(Dataset entries)
········
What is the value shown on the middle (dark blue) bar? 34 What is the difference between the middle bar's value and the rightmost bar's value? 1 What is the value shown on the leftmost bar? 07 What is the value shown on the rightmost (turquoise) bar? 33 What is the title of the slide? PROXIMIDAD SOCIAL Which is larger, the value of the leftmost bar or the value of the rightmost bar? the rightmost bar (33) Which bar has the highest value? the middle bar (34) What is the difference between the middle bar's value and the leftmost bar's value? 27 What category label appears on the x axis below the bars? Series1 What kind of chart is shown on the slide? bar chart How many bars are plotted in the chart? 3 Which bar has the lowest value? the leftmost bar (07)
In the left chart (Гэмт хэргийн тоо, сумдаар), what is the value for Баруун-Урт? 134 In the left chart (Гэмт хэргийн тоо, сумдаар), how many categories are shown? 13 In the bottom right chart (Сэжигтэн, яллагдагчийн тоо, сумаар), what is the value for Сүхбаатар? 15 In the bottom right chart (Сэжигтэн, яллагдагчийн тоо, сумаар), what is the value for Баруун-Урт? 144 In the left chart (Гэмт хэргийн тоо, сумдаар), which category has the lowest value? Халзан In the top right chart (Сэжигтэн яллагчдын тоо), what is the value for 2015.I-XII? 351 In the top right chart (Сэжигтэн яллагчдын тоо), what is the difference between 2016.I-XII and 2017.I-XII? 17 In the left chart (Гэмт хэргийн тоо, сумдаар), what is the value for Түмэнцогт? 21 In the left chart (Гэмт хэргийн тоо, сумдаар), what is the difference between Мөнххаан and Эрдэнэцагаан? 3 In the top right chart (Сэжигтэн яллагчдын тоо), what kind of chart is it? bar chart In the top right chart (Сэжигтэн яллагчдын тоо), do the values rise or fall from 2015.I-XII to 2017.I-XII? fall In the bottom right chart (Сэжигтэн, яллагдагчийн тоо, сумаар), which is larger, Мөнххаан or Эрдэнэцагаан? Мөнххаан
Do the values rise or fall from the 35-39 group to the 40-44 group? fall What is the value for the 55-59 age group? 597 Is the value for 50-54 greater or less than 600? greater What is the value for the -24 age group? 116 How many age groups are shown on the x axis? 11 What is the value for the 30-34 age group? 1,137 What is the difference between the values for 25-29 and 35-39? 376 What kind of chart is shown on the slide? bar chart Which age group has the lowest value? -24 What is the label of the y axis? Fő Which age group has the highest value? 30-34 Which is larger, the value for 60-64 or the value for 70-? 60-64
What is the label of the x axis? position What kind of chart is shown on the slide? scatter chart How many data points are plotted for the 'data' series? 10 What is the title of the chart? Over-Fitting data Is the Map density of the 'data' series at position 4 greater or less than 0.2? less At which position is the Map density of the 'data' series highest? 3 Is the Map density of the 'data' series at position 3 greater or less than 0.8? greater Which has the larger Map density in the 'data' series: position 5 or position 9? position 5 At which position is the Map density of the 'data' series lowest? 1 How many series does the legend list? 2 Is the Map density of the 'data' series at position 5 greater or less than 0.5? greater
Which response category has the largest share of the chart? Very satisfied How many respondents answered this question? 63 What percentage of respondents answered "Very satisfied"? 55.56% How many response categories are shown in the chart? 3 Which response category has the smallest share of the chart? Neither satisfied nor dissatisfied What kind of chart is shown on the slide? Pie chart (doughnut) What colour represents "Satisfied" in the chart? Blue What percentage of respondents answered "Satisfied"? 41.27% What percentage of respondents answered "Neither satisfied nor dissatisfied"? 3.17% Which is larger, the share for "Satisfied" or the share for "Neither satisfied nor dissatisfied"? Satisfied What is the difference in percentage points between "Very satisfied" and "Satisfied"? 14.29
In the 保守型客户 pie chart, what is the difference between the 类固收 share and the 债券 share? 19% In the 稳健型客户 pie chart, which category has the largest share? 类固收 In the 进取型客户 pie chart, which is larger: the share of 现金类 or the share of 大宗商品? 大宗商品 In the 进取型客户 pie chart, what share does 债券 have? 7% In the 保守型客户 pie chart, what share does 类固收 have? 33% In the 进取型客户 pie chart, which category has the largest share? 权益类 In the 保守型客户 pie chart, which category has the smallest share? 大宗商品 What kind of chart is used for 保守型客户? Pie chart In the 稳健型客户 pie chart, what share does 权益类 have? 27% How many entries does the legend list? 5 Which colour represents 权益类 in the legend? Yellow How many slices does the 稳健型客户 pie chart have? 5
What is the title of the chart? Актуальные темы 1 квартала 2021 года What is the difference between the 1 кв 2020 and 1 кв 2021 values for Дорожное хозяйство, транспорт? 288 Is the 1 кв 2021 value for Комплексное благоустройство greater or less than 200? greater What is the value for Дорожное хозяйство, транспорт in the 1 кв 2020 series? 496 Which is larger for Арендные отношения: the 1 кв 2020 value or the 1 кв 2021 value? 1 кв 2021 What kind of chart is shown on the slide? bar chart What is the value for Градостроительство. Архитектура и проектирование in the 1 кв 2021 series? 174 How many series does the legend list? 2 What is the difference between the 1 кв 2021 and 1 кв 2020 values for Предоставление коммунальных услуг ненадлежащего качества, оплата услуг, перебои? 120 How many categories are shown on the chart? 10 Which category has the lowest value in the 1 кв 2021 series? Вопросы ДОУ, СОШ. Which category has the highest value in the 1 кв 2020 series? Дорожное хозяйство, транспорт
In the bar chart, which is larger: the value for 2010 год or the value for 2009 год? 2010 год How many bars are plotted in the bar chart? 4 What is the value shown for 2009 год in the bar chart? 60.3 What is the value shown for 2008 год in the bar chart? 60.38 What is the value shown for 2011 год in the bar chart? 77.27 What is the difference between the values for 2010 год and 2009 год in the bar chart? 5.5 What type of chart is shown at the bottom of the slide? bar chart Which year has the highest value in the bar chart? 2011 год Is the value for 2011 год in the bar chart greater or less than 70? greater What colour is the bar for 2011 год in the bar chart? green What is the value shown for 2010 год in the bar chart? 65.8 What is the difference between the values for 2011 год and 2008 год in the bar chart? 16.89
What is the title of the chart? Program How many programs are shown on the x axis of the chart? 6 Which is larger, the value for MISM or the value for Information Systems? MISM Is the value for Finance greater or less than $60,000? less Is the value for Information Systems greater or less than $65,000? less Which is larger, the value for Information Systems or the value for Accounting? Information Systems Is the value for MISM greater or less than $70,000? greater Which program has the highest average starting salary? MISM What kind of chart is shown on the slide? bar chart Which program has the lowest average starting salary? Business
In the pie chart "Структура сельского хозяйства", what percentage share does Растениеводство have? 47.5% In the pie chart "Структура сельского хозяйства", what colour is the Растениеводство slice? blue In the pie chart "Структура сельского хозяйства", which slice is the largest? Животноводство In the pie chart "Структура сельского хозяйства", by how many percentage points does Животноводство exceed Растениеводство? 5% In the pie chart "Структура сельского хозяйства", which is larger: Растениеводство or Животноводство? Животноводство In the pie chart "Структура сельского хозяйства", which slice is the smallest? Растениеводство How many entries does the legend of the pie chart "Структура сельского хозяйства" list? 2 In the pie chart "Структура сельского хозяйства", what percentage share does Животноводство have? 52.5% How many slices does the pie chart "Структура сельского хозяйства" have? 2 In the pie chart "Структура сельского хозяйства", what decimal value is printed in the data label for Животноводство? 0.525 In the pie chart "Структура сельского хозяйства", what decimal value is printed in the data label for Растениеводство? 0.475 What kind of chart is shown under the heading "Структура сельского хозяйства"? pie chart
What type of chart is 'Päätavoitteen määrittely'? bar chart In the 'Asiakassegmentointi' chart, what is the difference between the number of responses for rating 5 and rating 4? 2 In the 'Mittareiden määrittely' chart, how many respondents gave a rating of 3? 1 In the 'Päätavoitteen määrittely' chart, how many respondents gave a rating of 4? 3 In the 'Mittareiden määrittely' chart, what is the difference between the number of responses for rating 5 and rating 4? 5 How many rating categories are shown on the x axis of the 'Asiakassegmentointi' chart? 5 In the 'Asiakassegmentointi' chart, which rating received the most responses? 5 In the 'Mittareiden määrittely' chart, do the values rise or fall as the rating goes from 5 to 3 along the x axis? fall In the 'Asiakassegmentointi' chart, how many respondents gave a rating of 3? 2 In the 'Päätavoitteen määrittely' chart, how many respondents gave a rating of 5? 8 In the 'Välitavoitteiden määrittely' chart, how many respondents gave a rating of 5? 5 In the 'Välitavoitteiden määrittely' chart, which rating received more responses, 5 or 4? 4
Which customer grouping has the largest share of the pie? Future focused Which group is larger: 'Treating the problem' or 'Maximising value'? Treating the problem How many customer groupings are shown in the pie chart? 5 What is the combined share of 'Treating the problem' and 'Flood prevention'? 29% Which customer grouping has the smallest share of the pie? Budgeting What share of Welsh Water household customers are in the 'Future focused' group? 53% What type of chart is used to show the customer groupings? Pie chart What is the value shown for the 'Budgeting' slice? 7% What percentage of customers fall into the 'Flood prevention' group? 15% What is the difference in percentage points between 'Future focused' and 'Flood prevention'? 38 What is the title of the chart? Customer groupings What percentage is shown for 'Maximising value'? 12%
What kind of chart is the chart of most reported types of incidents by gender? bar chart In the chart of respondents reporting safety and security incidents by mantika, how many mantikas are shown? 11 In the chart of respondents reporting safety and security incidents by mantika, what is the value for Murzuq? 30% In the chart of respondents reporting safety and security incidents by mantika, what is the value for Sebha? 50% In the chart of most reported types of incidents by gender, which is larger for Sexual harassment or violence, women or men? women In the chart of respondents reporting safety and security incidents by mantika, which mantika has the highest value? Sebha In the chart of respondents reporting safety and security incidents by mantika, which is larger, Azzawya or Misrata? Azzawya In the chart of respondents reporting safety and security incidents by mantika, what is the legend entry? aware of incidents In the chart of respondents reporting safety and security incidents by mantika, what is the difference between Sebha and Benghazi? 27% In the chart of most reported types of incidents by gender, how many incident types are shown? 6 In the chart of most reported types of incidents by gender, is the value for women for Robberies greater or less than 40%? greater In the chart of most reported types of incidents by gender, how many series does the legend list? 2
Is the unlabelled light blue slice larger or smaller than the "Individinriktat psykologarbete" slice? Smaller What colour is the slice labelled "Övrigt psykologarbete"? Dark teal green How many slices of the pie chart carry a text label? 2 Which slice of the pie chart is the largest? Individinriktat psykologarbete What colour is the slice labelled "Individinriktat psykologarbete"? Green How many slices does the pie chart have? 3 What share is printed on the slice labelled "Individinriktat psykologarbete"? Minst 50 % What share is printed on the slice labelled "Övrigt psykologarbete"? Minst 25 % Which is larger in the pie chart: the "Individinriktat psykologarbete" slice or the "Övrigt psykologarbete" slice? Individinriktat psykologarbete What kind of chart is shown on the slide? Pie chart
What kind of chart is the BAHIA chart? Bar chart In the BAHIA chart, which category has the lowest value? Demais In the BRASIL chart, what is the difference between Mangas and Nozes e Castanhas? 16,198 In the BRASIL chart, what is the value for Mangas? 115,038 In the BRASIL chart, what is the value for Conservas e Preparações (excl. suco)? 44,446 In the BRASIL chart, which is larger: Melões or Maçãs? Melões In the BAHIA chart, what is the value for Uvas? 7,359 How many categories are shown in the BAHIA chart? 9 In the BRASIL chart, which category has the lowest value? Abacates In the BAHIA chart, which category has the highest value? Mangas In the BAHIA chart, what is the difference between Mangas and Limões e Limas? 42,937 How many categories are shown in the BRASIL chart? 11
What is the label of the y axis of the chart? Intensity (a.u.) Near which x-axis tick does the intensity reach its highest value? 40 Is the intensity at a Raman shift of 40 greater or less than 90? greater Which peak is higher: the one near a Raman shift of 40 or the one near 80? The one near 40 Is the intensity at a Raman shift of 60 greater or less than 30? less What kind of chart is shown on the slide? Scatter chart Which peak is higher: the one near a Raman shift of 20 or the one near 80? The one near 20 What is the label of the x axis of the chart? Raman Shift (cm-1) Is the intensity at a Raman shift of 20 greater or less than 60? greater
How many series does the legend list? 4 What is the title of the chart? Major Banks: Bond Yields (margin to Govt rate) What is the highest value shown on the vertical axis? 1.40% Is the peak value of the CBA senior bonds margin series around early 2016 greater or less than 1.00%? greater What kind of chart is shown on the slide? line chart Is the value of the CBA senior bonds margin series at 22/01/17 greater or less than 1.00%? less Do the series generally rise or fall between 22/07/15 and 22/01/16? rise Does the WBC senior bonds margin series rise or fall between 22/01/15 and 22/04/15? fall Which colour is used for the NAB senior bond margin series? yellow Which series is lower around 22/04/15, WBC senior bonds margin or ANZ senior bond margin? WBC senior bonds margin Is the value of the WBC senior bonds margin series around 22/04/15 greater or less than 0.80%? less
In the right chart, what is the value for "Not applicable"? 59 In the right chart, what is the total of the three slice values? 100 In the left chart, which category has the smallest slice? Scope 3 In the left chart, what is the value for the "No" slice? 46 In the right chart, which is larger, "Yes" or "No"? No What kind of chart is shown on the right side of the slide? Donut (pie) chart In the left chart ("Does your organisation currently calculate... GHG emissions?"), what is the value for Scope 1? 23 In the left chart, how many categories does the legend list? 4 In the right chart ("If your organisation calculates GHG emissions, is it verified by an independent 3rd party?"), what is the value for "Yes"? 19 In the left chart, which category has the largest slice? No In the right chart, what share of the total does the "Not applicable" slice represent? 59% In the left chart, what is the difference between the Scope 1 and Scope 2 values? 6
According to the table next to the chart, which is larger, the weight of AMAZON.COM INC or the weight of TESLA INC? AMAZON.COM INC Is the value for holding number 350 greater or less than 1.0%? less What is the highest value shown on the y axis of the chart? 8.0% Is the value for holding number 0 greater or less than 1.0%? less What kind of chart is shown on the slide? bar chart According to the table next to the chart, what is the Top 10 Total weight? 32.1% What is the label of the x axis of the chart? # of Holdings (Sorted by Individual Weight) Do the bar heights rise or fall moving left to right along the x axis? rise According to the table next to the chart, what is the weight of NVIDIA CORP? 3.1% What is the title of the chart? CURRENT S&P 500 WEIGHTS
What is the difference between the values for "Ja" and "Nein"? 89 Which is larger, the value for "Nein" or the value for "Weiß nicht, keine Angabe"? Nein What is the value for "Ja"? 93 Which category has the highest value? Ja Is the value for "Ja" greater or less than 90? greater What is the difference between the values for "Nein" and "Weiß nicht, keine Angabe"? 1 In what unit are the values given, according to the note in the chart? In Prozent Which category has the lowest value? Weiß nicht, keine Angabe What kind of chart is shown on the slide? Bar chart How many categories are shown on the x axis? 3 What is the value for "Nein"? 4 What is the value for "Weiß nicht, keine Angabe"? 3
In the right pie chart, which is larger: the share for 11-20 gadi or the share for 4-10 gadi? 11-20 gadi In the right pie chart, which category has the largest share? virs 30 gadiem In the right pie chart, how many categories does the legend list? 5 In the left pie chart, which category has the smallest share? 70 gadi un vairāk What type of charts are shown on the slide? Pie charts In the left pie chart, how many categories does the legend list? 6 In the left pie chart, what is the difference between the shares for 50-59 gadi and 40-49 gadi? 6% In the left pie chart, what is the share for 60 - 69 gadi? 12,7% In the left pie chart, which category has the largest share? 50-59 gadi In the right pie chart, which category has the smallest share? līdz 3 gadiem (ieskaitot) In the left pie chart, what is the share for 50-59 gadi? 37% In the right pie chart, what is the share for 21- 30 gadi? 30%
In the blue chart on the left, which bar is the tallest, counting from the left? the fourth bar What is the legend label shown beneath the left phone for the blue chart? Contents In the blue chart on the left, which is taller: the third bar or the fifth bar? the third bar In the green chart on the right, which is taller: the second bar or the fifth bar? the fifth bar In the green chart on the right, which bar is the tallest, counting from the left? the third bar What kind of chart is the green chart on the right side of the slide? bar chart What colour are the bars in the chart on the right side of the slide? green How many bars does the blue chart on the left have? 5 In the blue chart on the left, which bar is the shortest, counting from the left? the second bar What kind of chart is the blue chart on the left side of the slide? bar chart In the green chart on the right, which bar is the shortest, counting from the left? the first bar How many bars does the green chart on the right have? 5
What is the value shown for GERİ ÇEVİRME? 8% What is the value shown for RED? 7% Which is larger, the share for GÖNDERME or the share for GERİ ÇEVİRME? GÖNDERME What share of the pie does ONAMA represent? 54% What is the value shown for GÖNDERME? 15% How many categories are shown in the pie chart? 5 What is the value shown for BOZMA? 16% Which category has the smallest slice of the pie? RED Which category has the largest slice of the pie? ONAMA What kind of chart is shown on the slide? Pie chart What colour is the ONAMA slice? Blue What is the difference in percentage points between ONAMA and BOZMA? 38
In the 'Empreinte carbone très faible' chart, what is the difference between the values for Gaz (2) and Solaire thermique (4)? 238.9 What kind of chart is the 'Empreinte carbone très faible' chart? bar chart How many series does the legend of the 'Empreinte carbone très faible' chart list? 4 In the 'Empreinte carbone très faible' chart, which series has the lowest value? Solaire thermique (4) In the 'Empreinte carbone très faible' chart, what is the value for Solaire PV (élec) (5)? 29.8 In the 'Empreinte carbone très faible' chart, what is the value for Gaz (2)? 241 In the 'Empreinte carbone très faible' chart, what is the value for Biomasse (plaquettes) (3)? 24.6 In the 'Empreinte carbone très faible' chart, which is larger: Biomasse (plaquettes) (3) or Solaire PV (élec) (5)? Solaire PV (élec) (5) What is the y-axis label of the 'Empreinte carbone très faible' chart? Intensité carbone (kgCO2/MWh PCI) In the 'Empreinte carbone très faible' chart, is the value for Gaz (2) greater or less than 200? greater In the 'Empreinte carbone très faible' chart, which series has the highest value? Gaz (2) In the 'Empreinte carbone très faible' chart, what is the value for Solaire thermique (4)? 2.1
········
### [EXERCISE DETAILS]
Switch "left chart" to "first chart" in the data from the beginning up to and including the line that contains "or Эрдэнэцагаан? Мөнххаан". Leave everything else in those lines unchanged.

### [RESPONSE FOR THIS EXERCISE]
What is the value shown on the middle (dark blue) bar? 34 What is the difference between the middle bar's value and the rightmost bar's value? 1 What is the value shown on the leftmost bar? 07 What is the value shown on the rightmost (turquoise) bar? 33 What is the title of the slide? PROXIMIDAD SOCIAL Which is larger, the value of the leftmost bar or the value of the rightmost bar? the rightmost bar (33) Which bar has the highest value? the middle bar (34) What is the difference between the middle bar's value and the leftmost bar's value? 27 What category label appears on the x axis below the bars? Series1 What kind of chart is shown on the slide? bar chart How many bars are plotted in the chart? 3 Which bar has the lowest value? the leftmost bar (07)
In the first chart (Гэмт хэргийн тоо, сумдаар), what is the value for Баруун-Урт? 134 In the first chart (Гэмт хэргийн тоо, сумдаар), how many categories are shown? 13 In the bottom right chart (Сэжигтэн, яллагдагчийн тоо, сумаар), what is the value for Сүхбаатар? 15 In the bottom right chart (Сэжигтэн, яллагдагчийн тоо, сумаар), what is the value for Баруун-Урт? 144 In the first chart (Гэмт хэргийн тоо, сумдаар), which category has the lowest value? Халзан In the top right chart (Сэжигтэн яллагчдын тоо), what is the value for 2015.I-XII? 351 In the top right chart (Сэжигтэн яллагчдын тоо), what is the difference between 2016.I-XII and 2017.I-XII? 17 In the first chart (Гэмт хэргийн тоо, сумдаар), what is the value for Түмэнцогт? 21 In the first chart (Гэмт хэргийн тоо, сумдаар), what is the difference between Мөнххаан and Эрдэнэцагаан? 3 In the top right chart (Сэжигтэн яллагчдын тоо), what kind of chart is it? bar chart In the top right chart (Сэжигтэн яллагчдын тоо), do the values rise or fall from 2015.I-XII to 2017.I-XII? fall In the bottom right chart (Сэжигтэн, яллагдагчийн тоо, сумаар), which is larger, Мөнххаан or Эрдэнэцагаан? Мөнххаан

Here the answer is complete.